**GIVEN RECORDS:**
----
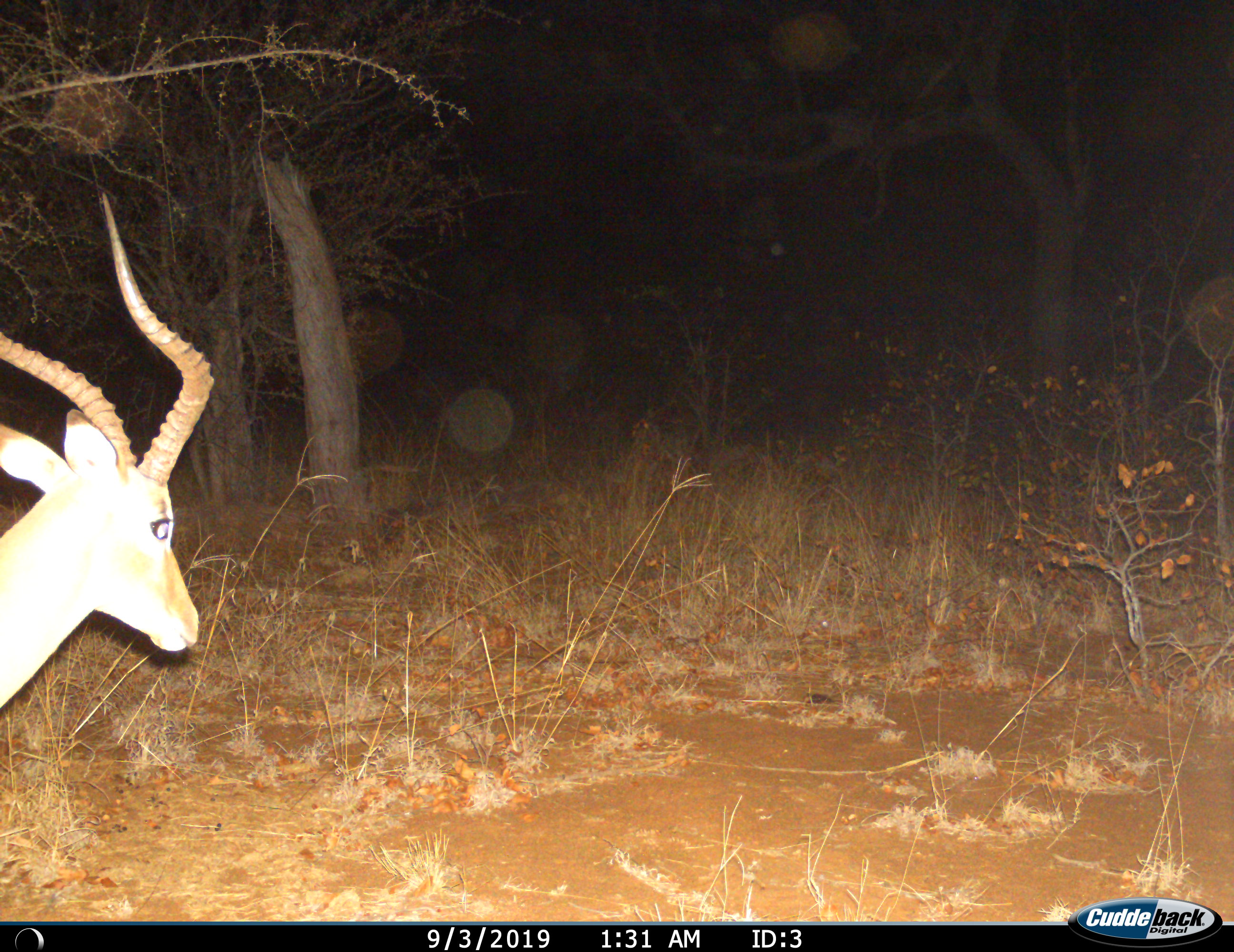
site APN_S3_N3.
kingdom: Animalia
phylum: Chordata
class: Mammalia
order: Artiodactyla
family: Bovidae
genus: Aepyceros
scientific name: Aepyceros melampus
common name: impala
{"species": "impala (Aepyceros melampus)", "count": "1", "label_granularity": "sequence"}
----
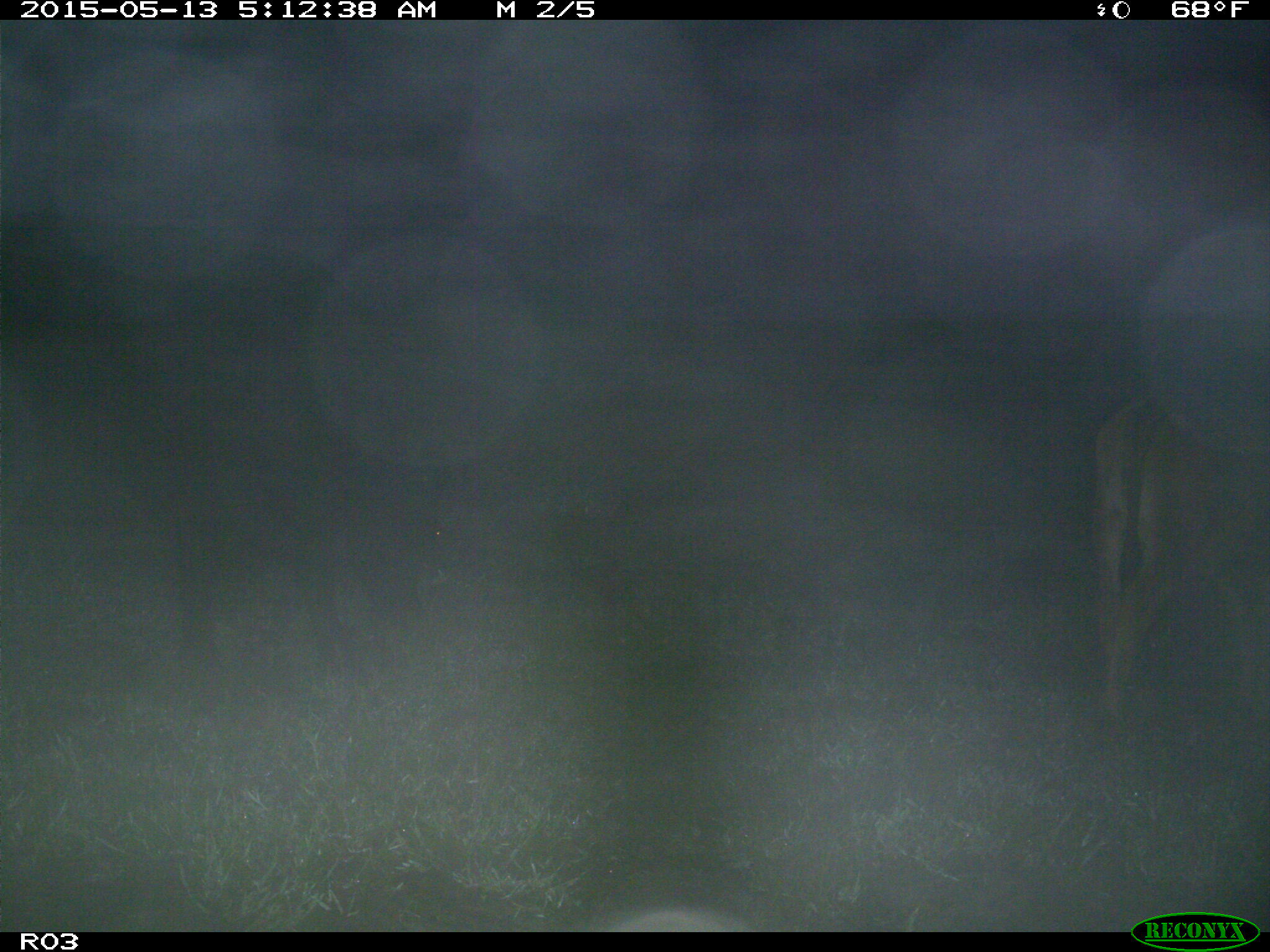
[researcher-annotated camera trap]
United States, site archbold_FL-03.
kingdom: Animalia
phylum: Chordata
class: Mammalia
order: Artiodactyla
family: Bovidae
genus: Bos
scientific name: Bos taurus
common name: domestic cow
----
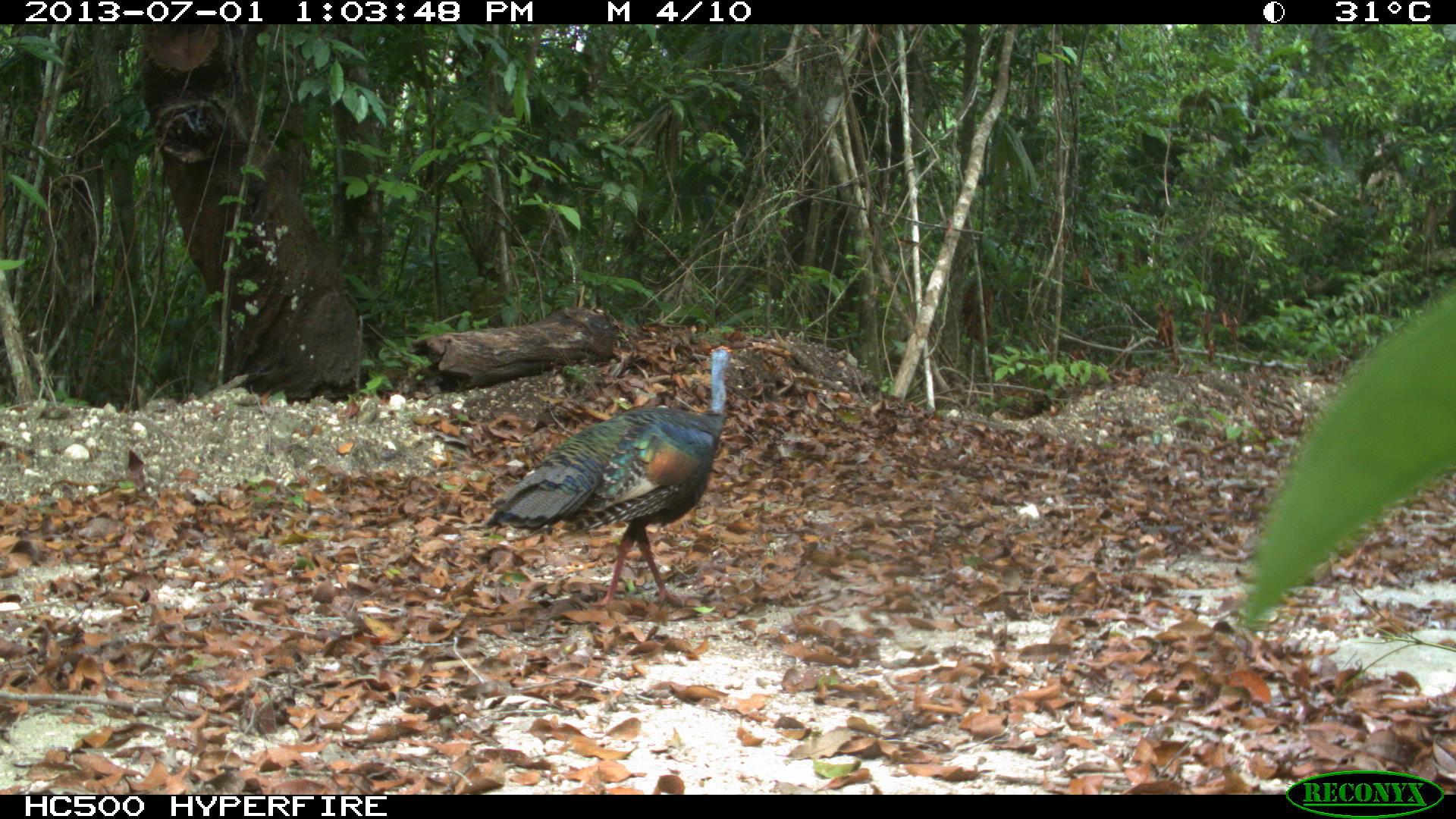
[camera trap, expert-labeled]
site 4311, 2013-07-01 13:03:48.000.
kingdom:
----
Whenever a line in the material above holds the string "trap", copy that line in full.

**SOLUTION TO THIS EXERCISE:**
[researcher-annotated camera trap]
[camera trap, expert-labeled]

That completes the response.